Experimental determination of the thermal, turbulent, and rotational ion motion, and magnetic field profiles in imploding plasmas

We review new developments that made possible measurements of basic parameters in high-energy-density (HED) plasmas. The ion temperature plays a key role in determining the fusion rates and the electron-heating rate that often controls the radiation emission. However, its experimental measurement was lacking, since both the emission Doppler broadening and neutron spectra only yield the total ion kinetic energy. We describe various approaches in the last decade for studying the ion motion, in particular novel ones that allowed for determining the ion temperature and bringing up the finding that much of the ion kinetic energy at Z-pinch stagnations can be stored in non-thermal (probably turbulent) motion; also allowing for the determination of the non-thermal-motion dissipation time into ion heating.

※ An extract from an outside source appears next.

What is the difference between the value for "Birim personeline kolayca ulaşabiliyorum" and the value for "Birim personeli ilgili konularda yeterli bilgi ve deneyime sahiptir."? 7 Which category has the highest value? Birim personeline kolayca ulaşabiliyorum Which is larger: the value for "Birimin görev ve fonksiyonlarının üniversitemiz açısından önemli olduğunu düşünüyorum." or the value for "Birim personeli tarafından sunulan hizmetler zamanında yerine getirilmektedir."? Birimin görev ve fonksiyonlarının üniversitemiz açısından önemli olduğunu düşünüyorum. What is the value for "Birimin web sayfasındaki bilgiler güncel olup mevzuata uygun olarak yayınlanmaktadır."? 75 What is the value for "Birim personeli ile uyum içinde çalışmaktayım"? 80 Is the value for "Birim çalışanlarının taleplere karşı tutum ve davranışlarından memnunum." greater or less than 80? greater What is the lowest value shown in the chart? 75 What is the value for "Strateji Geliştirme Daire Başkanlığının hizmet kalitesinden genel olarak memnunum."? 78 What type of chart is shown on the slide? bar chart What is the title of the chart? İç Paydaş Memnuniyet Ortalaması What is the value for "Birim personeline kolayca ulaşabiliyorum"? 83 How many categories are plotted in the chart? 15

The magnetic-field (MF) distribution plays a key role in MF-driven HED plasmas. Recent spectroscopic observations in imploding- plasma systems will be reviewed, including the spatial evolution of the MF in Z-pinch plasmas, yielding unanticipated profiles of the MF field near stagnation. Applied or self-generated MF may lead to plasma rotation that affects the plasma dynamics; the diagnostics of rotation as a function of space and time will also be presented. Such observations have significant implications on the established concepts of implosion dynamics and provide challenges for model and code validation. While much of the recent results were obtained with university-scale systems, suggestions for applying these diagnostic developments in large-scale programs, and estimates of the ion temperatures in higher-power implosions, will be discussed.